À l'inverse, les ultras considèrent la violence comme un moyen d'action parmi d'autres. En effet, les ultras s'engagent activement à soutenir l'équipe et à dynamiser l'atmosphère du stade en orchestrant les tifos qui ornent les gradins lors de l'entrée des joueurs. En outre, ils s'efforcent d'avoir une influence au sein de leur club, en cherchant à nouer des liens avec la direction. Contrairement aux hooligans qui forment des bandes informelles, les groupes ultras adoptent une approche associative plus structurée : les membres paient une cotisation annuelle, un conseil d'administration supervise les activités et les représentants discutent avec les autorités du football tout en faisant des apparitions dans les médias. Les associations de supporters jouent un rôle social crucial, tant dans le domaine du football qu’au sein des communautés locales.

Ces associations facilitent l'intégration sociale des supporters en leur offrant un cadre structuré, un réseau de socialisation, des connexions avec d'autres supporters et un espace commun (souvent sous la forme d'un bar ou d'un établissement de proximité géré par l'association elle-même). Ils s'engagent également dans diverses activités, notamment des initiatives axées sur l'éducation des jeunes supporters, la prise en charge des enfants et l'offre d'opportunités de développement personnel, en particulier au sein des groupes ultra.

Au-delà de leur implication dans l'ambiance des stades, ces associations assurent la liaison avec les dirigeants des clubs, transmettant les attentes de leurs membres et du public au sens large. Leur nature associative étend leur engagement à d'autres domaines sociétaux, collaborant fréquemment avec d'autres associations, notamment dans le cadre d'œuvres caritatives et d'autres initiatives communautaires. Essentiellement, ces associations de supporters servent d’intermédiaires essentiels entre la direction du club, les supporters et les causes sociales plus larges.



je vous laisse deviner quelle a été la réponse de la classe politique française.
je vous laisse deviner quelle a été la réponse de la classe politique française.


Une gestion désastreuse en comparaison avec les autres championnats


Alors que le football français sombre dans une crise structurelle, d'autres grands championnats européens montrent l'exemple.

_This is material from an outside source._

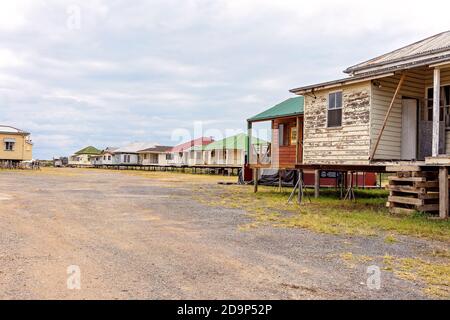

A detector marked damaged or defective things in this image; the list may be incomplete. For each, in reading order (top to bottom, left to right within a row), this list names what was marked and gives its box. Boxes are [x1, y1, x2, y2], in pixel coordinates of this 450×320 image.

peeling paint wall [304, 82, 370, 165]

En Allemagne, les supporters sont respectés et impliqués dans la gestion des clubs grâce au modèle du "50+1", garantissant que les investisseurs ne puissent pas prendre le contrôle total des équipes.

Le concept national de sport et de sécurité allemand incarne un effort visant à favoriser une action coordonnée entre les différentes parties prenantes du football allemand . Cette initiative implique l'établissement de protocoles pour le développement de projets de fans, décrivant les objectifs, les conditions de mise en œuvre à l'échelle nationale et les méthodes de financement. Cela comprend également la formulation de réglementations municipales régissant le comportement dans les stades, l'application de mesures d'interdiction d'accès aux stades, l'orchestration de la sécurité les jours de match et la mise en œuvre de normes de construction et de sécurité.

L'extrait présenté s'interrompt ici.